EIFEL. Bahnpendler und Reisende müssen sich am Montag weiter auf Verzögerungen und Zugausfälle in Nordrhein-Westfalen und Rheinland-Pfalz einstellen. Auf sechs Regionallinien in der Eifel sei der Zugbetrieb aufgrund der Unwetterschäden ganz eingestellt, teilte die Deutsche Bahn am Montag in Düsseldorf mit. Betroffen seien die Linien RE 12, RE 22, RB 24, RB 30, RB 39 und S 23/RB 23. Vielerorts sei wegen der Schäden auch kein Schienenersatzverkehr möglich.

Ersatzverkehr mit Bussen sei zwischen Hürth-Kalscheuren und Euskirchen, zwischen Bonn Hauptbahnhof und Euskirchen sowie zwischen Gerolstein und Trier Hauptbahnhof eingerichtet worden. Auch in der Gegend um Hagen und Köln gab es am Montagmorgen Verspätungen und Teilausfälle der S-Bahnen und Regionalzüge.

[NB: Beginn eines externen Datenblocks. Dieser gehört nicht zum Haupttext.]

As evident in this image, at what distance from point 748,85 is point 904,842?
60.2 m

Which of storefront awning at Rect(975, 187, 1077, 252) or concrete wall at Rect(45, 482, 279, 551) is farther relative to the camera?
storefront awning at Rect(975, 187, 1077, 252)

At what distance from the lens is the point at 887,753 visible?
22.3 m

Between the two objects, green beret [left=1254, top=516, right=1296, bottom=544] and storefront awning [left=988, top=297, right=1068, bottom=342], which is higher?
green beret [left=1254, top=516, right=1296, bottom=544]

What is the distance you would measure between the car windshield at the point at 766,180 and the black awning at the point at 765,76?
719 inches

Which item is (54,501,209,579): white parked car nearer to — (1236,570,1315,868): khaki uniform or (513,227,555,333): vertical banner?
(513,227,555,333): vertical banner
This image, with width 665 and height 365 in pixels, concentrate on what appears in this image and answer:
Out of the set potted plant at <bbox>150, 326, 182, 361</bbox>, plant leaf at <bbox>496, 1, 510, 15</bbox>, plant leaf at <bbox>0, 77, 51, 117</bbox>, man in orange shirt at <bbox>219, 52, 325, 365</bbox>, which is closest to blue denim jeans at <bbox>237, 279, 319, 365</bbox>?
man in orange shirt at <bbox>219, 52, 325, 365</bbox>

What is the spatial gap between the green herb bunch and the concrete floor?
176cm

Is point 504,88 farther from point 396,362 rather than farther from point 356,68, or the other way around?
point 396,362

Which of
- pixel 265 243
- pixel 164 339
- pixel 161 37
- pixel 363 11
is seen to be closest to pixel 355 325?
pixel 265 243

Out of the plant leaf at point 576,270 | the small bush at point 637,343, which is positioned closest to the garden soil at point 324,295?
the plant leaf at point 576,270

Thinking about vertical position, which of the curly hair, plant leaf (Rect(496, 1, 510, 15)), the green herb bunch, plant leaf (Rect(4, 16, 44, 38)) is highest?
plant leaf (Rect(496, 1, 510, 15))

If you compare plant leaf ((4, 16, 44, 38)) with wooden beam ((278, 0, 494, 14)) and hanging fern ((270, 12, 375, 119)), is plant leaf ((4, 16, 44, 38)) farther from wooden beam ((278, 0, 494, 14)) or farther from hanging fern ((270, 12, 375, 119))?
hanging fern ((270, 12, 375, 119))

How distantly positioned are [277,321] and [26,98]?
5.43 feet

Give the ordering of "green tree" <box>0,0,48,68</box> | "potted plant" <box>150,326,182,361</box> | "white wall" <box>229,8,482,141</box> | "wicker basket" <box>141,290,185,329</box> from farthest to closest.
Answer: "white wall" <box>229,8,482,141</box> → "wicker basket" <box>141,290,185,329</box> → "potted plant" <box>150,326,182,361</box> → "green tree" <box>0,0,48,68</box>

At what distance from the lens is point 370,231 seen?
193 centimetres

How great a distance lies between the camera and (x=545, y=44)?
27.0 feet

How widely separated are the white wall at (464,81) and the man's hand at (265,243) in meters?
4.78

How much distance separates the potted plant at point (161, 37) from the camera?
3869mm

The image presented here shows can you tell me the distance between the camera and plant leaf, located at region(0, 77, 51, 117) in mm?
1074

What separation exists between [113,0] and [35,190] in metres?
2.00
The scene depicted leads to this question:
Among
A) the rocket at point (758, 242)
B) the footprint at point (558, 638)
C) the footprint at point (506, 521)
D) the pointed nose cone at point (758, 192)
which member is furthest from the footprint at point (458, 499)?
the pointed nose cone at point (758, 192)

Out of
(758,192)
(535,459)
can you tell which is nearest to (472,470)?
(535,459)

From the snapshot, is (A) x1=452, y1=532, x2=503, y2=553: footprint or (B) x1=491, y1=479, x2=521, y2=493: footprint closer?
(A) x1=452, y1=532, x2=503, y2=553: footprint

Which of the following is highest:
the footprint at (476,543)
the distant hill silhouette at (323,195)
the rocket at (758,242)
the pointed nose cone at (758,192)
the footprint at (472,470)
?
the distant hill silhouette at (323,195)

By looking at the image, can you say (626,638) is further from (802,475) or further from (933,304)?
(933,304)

Beim Fernverkehr meldete das Unternehmen weitere Fortschritte: Der Abschnitt Köln – Wuppertal – Hagen – Dortmund könne voraussichtlich ab 10 Uhr wieder befahren werden, es sei jedoch weiter mit Verspätungen zu rechnen.

Nach einem ersten Lagebild wurden in NRW und Rheinland-Pfalz mehr als 80 Stationen und Haltepunkte durch die Unwetterkatastrophe beschädigt, wie die Deutsche Bahn bereits am Sonntag mitteilte. Zudem seien auf mehr als 600 Kilometern Länge Gleise beschädigt worden.